Document Type: Original Research Paper


1 Faculty of Mining and Metallurgical Engineering, Amirkabir University of Technology, Tehran, Iran

2 Institute of Science and High Technology and Environmental Sciences, Graduate University of Advanced Technology, Kerman, Iran



The Dehaj area, located in the southern part of the Urumieh-Dokhtar magmatic belt, is a well-endowed terrain hosting a number of world-class porphyry copper deposits. These deposits are all hosted in an acidic to intermediate volcano-plutonic sequence greatly affected by various types of the hydrothermal alterations, whether argillic, phyllic or propylitic.

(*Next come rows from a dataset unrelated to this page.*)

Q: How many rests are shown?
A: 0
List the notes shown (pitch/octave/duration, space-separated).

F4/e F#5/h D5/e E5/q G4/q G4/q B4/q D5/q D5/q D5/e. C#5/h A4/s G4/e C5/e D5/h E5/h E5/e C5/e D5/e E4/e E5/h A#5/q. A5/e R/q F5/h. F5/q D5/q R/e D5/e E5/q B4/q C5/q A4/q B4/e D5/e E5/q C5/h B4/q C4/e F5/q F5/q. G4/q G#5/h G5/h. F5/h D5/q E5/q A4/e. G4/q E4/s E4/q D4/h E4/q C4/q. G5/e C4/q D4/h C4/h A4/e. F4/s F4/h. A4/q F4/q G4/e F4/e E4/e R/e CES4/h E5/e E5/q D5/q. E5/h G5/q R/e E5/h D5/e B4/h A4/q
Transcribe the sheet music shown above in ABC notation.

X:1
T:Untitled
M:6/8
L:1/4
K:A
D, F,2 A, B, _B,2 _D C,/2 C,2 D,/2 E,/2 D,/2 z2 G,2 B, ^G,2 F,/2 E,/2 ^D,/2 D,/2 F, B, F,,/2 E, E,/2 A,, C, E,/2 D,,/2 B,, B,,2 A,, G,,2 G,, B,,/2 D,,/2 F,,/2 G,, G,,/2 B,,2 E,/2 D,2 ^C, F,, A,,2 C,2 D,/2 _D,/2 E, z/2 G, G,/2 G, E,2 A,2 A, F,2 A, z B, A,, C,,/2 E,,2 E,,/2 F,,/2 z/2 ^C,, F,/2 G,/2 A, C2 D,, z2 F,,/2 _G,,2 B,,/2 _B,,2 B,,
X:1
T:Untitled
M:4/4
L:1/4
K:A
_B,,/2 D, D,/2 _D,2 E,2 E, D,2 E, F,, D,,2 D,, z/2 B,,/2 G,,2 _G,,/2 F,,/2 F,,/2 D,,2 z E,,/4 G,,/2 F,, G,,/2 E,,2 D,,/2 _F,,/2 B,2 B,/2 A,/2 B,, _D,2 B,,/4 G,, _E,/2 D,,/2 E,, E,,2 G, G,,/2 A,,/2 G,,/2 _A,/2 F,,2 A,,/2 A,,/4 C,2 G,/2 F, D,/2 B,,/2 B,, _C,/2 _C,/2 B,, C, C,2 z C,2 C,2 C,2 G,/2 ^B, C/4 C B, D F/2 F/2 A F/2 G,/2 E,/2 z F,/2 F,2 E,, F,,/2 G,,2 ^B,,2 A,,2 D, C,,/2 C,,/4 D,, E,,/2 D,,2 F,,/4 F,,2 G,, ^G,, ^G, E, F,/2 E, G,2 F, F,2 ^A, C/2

Although there are a handful of hitherto-discovered porphyry copper deposits in the area, the geological setting of the area suggests the possibility of finding further deposits. The recognition and delineation of the hydrothermal alterations can pave the way for the discovery of further potential zones that possibly host the porphyry copper deposits. The current work proposes a hybrid methodology applied to the Advanced Spaceborne Thermal Emission and Reflection Radiometer (ASTER) imagery by combining the application of dimension reduction and fractal techniques to delineate the hydrothermally-altered zones In order to reduce the dimensionality of multi-band ASTER data, Robust Principal Component Analysis (RPCA) was employed to elicit the traces of hydrothermally-related mineral assemblages including illite, sericite, quartz, kaolinite, epidote, and chlorite. Highlighting the existence of the aforementioned minerals, the extracted components require interpretation, i.e. a boundary is required to constraint the hydrothermally affected zones from the rest of the geological units. In order to tackle such a challenge, the authors introduce the concept of value-pixel fractal technique for the extracted principal components. The Prediction-Area (P-A) plot is used for the validation, which shows that the identified alterations correlate with the mineralization. The results obtained are verified by a geological survey, where a number of samples are collected from the delineated zones. The samples are analyzed by the XRD techniques, finding that this work is successful in classifying the hydrothermally-altered zones.